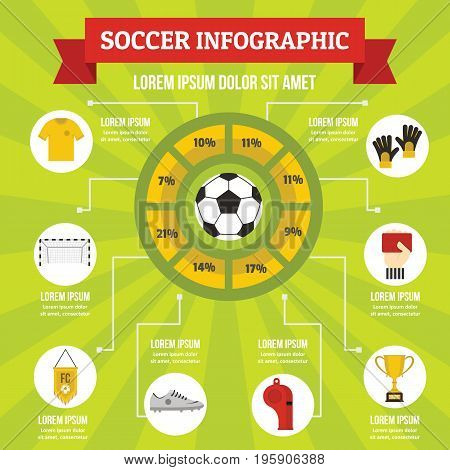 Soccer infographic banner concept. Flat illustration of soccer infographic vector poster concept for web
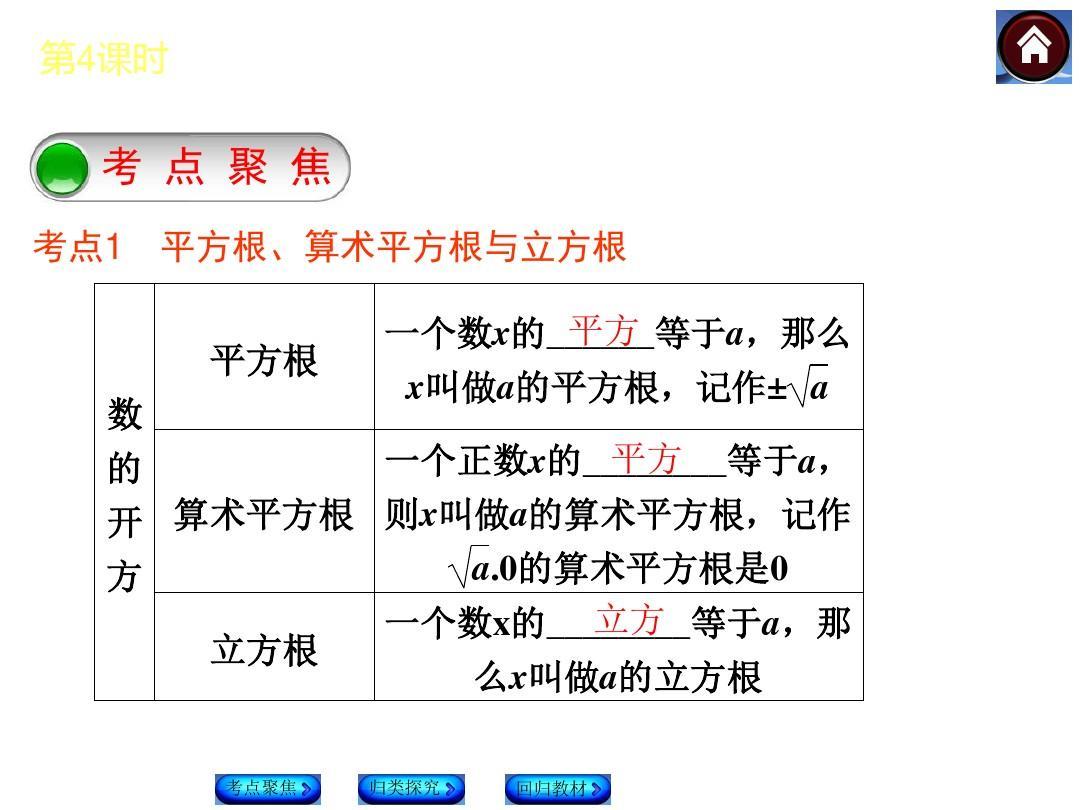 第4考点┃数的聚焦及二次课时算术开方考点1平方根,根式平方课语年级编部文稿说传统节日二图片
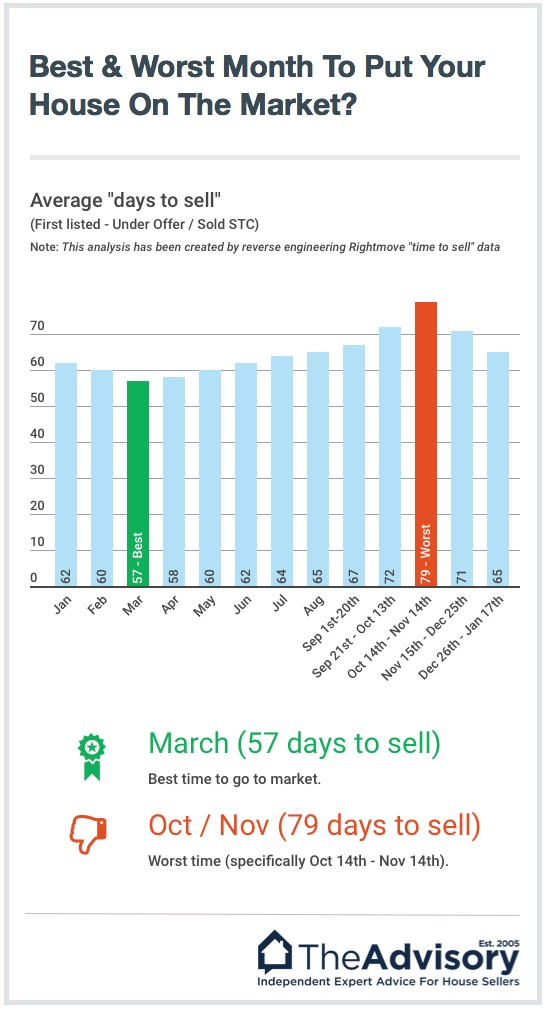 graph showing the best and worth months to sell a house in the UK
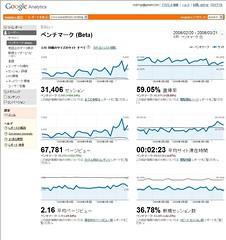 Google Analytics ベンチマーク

════════

# Exercise brief
Copy all of the listing word for word, minus the images.

# Solution to this task
 Soccer infographic banner concept. Flat illustration of soccer infographic vector poster concept for web
 第4考点┃数的聚焦及二次课时算术开方考点1平方根,根式平方课语年级编部文稿说传统节日二图片
 graph showing the best and worth months to sell a house in the UK
 Google Analytics ベンチマーク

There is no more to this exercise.